I am not yet convinced that the peril to these ideals lies in those who come to you, crude and unfinished; if I were, I would be the first one to call out: “Shut the gates,” and not the last one to exile myself for your country’s good.
I think that the peril lies more in the first cabin than in the steerage; more in the American colonies in Monte Carlo and Nice than in the Italian colonies in New York and Chicago. Not the least of the peril lies in the fact that there is too great a gulf between you and the steerage passenger, whose virtues you will discover as soon as you learn to know him.
I send out this book in the hope that it will mediate between the first cabin and the steerage; between the hilltop and lower town; between the fashionable West side and the Ghetto.
Do you remember my Lady of the First Cabin, what those Slovaks said to you as you walked down the gangplank in Hoboken? What they said to you, I now say to my book: “Z’Boghem,” “The Lord be with thee.”
II
THE BEGINNING OF THE TRAIL
SOME twenty years ago, while travelling from Vienna on the Northern Railway, I was locked into my compartment with three Slavic women, who entered at a way station, and who for the first time in their lives had ventured from their native home by way of the railroad. In fear and awe they looked out the window upon the moving landscape, while with each recurring jolt they held tightly to the wooden benches.

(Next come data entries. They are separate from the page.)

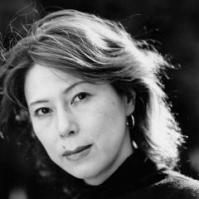 kirino.natsuo-portre.02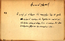 thumbnail of bitstream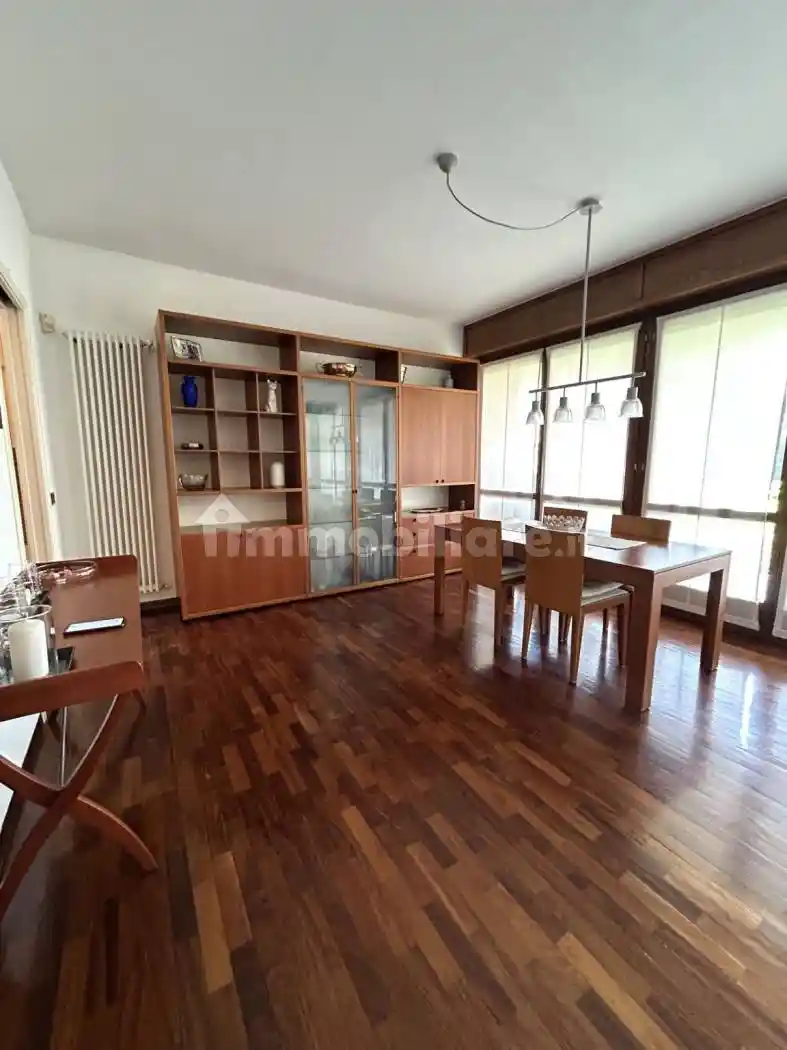 Trilocale via Robarello, Santa Maria del Monte, Varese - foto 3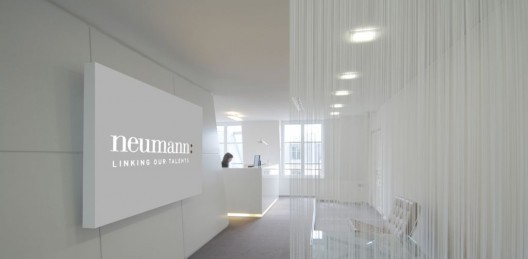 嘉定區(qū)大衛(wèi)國際大廈辦公室-第3張圖片-上海古都建筑設(shè)計集團 嘉定區(qū)大衛(wèi)國際大廈辦公室-第3張圖片-上海古都建筑設(shè)計集團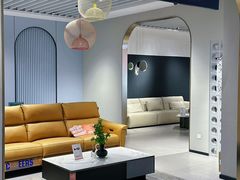 -住范儿家装·整体家装·装修设计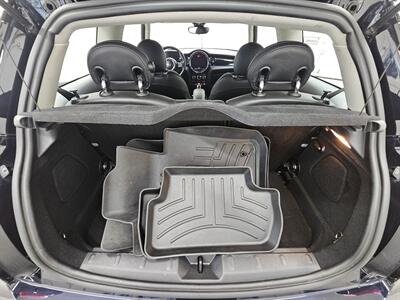 2022 MINI Hardtop 2 Door Cooper S   - Photo 14 - Spring City, PA 19475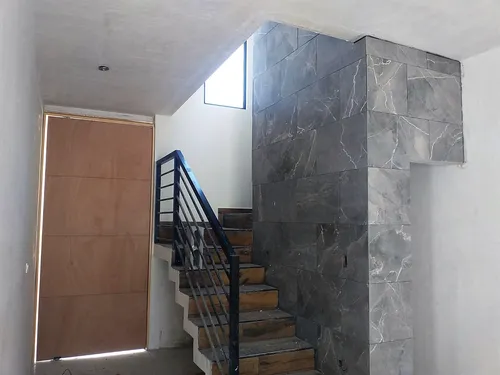 Casa Residencial Venta Los Olivos, Gómez Palacio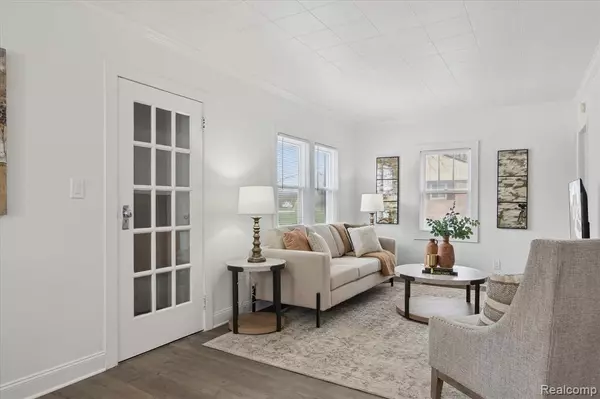 Ypsilanti, MI 48197,224 N HEWITT Road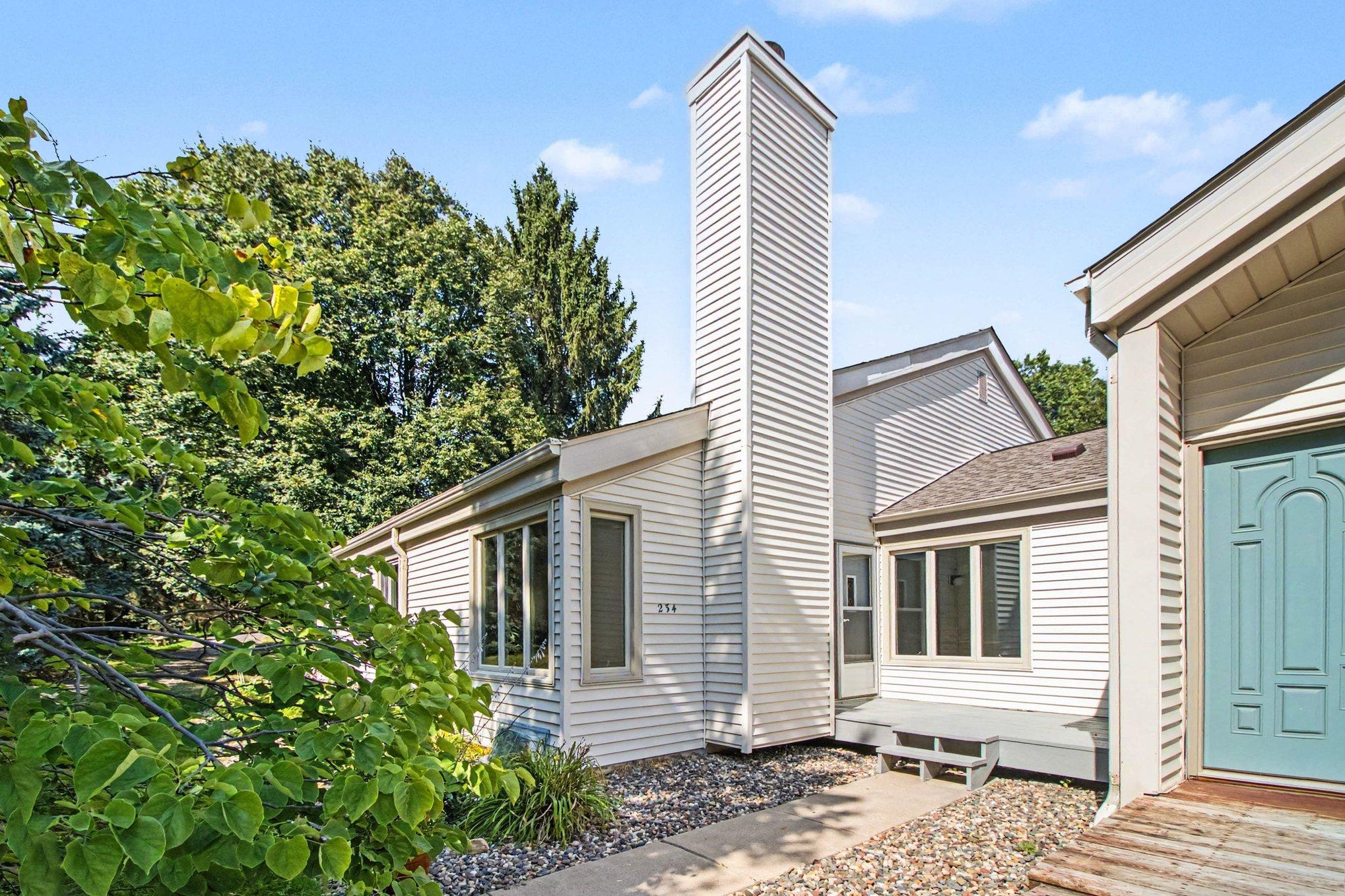 1st image of 234 Cambria Ct, Saint Paul, MN 55125 | MLS# 7106756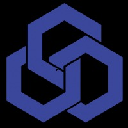 MSQLogo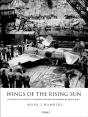 Wings Of The Rising Sun - Preview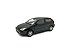 Miniatura Ford Focus Metal Motormax 1:24 - Imagem 1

One of them volunteered the information that they were journeying a great distance, nearly twenty-five miles from their native village. I ventured to say that I was going much further than twenty-five miles, upon which I was asked my destination. I replied: “America,” expecting much astonishment at the announcement; but all they said was: “Merica? where is that? is it really further than twenty-five miles?”
Until about the time mentioned, the people of Eastern and Southeastern Europe had remained stationary; just where they had been left by the slow and glacial like movement of the races and tribes to which they belonged. Scarcely any traces of their former migrations survive, except where some warlike tribe has exploited its history in song, describing its escape from the enemy, into some mountain fastness, which was of course deserted as soon as the fury of war had spent itself.
From the great movements which changed the destinies of other European nations, these people were separated by political and religious barriers; so that the discovery of America was as little felt as the discovery of the new religious and political world laid bare by the Reformation. Each tribe and even each smaller group developed according to its own native strength, or according to how closely it leaned towards Western Europe, which was passing through great evolutionary and revolutionary changes.
On the whole, it may be said that in many ways they remained stationary, certainly immobile. Old customs survived and became laws; slight differentiations in dress occurred and became the unalterable costume of certain regions; idioms grew into dialects and where the native genius manifested itself in literature, the dialect became a language. These artificial boundaries became impassable, especially where differences in religion occurred. Each group was locked in, often hating its nearest neighbours and closest kinsmen, and also having an aversion to anything which came from without. Social and economic causes played no little part, both in the isolation of these tribes and groups and in the necessity for migration. When the latter was necessary, they moved together to where there was less tyranny and more virgin soil. They went out peacefully most of the time, but could be bitter, relentless and brave when they encountered opposition.